> [Task directions]:
Count the lines of the rows that contain the string "image", treating uppercase and lowercase as different, and give only the number.

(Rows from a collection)
** begin **

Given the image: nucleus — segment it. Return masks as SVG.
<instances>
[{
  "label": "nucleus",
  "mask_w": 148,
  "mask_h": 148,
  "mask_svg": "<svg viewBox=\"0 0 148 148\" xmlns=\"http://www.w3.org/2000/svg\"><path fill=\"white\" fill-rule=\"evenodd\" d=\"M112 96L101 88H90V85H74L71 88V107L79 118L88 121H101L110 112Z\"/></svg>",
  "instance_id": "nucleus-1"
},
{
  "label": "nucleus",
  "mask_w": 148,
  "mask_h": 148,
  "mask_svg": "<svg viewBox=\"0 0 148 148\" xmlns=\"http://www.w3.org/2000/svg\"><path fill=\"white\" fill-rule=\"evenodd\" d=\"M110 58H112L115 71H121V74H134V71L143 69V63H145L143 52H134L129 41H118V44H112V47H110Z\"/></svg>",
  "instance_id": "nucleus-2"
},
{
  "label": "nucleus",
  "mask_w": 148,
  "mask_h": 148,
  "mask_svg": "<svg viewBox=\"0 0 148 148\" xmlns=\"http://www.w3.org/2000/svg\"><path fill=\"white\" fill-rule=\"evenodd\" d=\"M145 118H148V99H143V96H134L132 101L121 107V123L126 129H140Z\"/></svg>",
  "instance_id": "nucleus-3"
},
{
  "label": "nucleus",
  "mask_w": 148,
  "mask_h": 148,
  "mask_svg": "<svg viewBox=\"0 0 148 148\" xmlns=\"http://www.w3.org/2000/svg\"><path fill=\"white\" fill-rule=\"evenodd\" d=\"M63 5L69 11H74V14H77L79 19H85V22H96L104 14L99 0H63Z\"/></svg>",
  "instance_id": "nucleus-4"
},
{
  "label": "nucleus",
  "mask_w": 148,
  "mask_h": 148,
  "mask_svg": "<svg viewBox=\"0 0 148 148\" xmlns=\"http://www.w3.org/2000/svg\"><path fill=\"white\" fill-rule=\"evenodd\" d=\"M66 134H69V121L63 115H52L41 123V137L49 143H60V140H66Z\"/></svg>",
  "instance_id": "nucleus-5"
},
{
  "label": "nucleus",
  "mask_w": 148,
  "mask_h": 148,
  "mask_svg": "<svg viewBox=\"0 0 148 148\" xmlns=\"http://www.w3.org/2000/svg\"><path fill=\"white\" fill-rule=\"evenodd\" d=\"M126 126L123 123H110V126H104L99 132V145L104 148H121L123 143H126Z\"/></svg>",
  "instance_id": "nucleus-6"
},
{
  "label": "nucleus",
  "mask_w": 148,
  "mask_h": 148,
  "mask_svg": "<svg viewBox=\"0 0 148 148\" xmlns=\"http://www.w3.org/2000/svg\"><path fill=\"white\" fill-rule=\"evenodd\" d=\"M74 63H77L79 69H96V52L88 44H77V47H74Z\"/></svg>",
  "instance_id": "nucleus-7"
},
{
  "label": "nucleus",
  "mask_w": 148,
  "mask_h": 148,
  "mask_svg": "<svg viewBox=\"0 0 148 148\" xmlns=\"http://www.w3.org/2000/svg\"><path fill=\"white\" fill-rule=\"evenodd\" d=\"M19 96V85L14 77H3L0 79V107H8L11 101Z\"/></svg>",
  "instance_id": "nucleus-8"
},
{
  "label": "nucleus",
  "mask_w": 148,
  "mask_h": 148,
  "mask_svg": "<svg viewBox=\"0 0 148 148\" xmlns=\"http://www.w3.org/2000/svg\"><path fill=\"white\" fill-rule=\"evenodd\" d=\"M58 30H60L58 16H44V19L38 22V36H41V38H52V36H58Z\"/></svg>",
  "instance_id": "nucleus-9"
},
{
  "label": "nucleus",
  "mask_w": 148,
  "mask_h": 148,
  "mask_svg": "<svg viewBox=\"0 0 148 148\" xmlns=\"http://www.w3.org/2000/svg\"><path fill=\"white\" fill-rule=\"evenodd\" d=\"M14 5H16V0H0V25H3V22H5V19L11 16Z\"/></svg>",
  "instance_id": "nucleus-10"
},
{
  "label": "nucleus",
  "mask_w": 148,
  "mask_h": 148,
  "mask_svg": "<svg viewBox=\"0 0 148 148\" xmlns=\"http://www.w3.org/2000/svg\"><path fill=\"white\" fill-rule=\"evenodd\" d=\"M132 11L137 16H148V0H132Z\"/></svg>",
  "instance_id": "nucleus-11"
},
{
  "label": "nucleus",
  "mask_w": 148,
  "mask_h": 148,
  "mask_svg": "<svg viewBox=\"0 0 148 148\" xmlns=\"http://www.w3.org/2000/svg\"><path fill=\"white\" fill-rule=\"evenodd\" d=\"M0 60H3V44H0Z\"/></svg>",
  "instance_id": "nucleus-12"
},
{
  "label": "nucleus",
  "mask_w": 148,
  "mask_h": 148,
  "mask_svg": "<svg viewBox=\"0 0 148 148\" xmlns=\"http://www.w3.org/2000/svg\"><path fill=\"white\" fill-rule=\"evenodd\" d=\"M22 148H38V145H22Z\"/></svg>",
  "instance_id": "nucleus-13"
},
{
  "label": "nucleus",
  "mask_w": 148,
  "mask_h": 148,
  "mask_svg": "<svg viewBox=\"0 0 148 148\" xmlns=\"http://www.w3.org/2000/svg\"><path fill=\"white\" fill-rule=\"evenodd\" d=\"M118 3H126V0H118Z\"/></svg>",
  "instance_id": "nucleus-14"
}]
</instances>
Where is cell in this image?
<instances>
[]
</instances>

** end **

> [Task solution]:
2